“BlacKkKlansman” Movie Review To be honest, I’m not too familiar with Spike Lee’s work. The list of ones I’ve seen barely takes up space on a sticky note. Malcolm X– […]
“BlacKkKlansman” Movie Review
To be honest, I’m not too familiar with Spike Lee’s work. The list of ones I’ve seen barely takes up space on a sticky note. Malcolm X– which funny enough stars BlacKkKlansman lead John David Washington’s father, Denzel Washington- is overly long but nonetheless a stunning autobiography of one of America’s most significant Civil Rights activists. And you wouldn’t believe how many times I’ve made Do the Right Thing the subject of college papers and writing assignments. I could probably go on a spiel about what the color scheme symbolizes, the significance of each camera angle, blah, blah, So even though I’m not yet acquainted with the bulk of Lee’s filmography, I’ve seen enough to know that Spike Lee has a distinct point-of-view and isn’t afraid of showing it.
His voice and vision come to play wonderfully in BlacKkKlansman, his latest project based on the memoir of the same name. It tells the crazy true story of Ron Stallworth (John David Washington), who, in the early 1970s, became the first black detective on the Colorado Springs police department. Bored with rookie assignments and fetching files in the records office, Ron gets his wish and is moved to the intelligence division.

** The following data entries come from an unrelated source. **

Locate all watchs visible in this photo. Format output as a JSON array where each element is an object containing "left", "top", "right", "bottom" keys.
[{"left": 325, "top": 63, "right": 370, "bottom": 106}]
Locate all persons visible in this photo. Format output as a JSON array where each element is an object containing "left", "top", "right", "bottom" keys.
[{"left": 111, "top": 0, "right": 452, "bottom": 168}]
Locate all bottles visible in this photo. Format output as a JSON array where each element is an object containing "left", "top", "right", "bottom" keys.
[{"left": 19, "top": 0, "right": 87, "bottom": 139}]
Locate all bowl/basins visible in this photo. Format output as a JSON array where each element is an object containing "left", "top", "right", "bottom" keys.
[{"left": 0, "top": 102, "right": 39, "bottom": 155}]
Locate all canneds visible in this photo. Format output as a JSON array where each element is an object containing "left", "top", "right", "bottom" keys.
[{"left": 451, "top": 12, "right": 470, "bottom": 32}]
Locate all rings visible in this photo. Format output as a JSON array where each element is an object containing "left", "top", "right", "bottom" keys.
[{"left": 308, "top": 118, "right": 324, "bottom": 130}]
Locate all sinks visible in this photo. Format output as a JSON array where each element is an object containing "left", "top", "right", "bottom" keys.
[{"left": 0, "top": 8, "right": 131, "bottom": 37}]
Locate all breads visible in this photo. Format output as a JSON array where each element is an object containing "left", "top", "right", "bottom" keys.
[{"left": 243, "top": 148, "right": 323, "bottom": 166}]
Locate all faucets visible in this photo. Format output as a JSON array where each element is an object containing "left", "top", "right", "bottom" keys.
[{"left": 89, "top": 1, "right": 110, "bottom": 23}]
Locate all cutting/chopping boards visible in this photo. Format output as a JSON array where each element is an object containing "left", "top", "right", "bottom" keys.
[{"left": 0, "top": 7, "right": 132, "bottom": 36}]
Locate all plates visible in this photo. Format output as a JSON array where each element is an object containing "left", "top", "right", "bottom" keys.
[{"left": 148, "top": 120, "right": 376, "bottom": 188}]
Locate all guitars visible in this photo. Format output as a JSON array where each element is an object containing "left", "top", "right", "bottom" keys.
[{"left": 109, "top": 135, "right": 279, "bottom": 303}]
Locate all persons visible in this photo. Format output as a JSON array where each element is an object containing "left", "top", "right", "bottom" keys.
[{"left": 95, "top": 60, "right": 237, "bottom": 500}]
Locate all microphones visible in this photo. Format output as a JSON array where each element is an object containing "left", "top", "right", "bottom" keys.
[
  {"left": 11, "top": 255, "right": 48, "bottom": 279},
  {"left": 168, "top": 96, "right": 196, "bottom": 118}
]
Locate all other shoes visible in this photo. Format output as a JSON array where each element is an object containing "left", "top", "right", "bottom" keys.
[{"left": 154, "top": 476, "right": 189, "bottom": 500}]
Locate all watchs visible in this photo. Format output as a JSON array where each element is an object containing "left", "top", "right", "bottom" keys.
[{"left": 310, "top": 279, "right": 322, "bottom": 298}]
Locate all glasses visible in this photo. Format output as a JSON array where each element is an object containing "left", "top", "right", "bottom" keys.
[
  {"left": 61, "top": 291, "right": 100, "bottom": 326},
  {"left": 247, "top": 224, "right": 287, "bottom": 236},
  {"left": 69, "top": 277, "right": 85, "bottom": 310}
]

One day he sees an ad in the newspaper for new members of the Ku Klux Klan. He calls the organization, posing as a white supremacist. He keeps up the façade over the phone, and manages to work his way up the hierarchy, eventually reaching the grand weasel himself, David Duke (Topher Grace). And with the help of fellow officer Flip Zimmerman (Adam Driver) – a Jewish guy who goes undercover as the surrogate for Ron’s white man ruse- Ron spearheads an elaborate plan to infiltrate and expose the local chapter of the KKK.
What I love about BlacKkKlansman is how it feels both retro and contemporary. Individual aspects of the film- such as the music, the camerawork, the writing, the performances, and even the faint grittiness of the quality- are crafted in a way that tricks you into thinking you’re watching something straight out of 1970s Blaxploitation cinema. At the same time, it’s dealing with subject matter that’s more than timely, and the filmmakers highlight the relevancy of racism with unapologetic fervor. Hell, there’s a moment where David Duke talks about making America great again. Hmmm, now where have we heard that before?
Nonetheless, Lee’s direction exudes the utmost confidence. There are one or two stylistic choices that don’t work, including shots that try to be inspiring but come off as awkward. Though for the most part, nothing about the filmmaking feels pretentious. And I appreciate how the film explores multiple sides of a particular issue. Characters have actual conversations about whether fighting a system of oppression within the system itself is acceptable compared to fighting it head on from the outside, and how coming into contact with racist institutions can affect one’s awareness of their own ethnicity or religion. The inclusion of these different perspectives adds a lot of weight to an already meaty narrative.
All of the actors do a fantastic job. On their own, Adam Driver and John David Washington are very good. Washington’s acting is a little iffy at first, but as the film progressed, the stronger it got. As partners, Driver and Washington work off each other very well, seeing how they’re basically playing two halves of the same role in the context of the story. Topher Grace’s performance as the David Duke, the grand scumbag himself, is nothing short of brilliant. I know the mere experience of researching for the part took a lot out of the guy, but I’m glad to say the work payed off.
The only major problem I have is with the ending. And I’m talking about the very very ending. Ron Stallworth’s story wraps up neatly, closing on a high note. Instead of leaving it at that, the filmmakers choose to attach an epilogue that includes footage from an event that unfolded not too long ago. Seeing it on the big screen is a visceral, bone-chilling experience. And as tragic, disturbing and powerful as it is, the placement of it feels a bit forced. The film had already done such an excellent job at showing how far we’ve come and yet how much things haven’t changed, that I think the epilogue was unnecessary. Important, but unneeded.
If you can’t already tell, I love BlacKkKlansman. It is definitely one of the best movies of the year and I highly recommend it. It’s cool, it’s funny, it’s suspenseful and best of all, it’s based on a true story. So educate yourselves and treat yourselves to a truly fascinating film.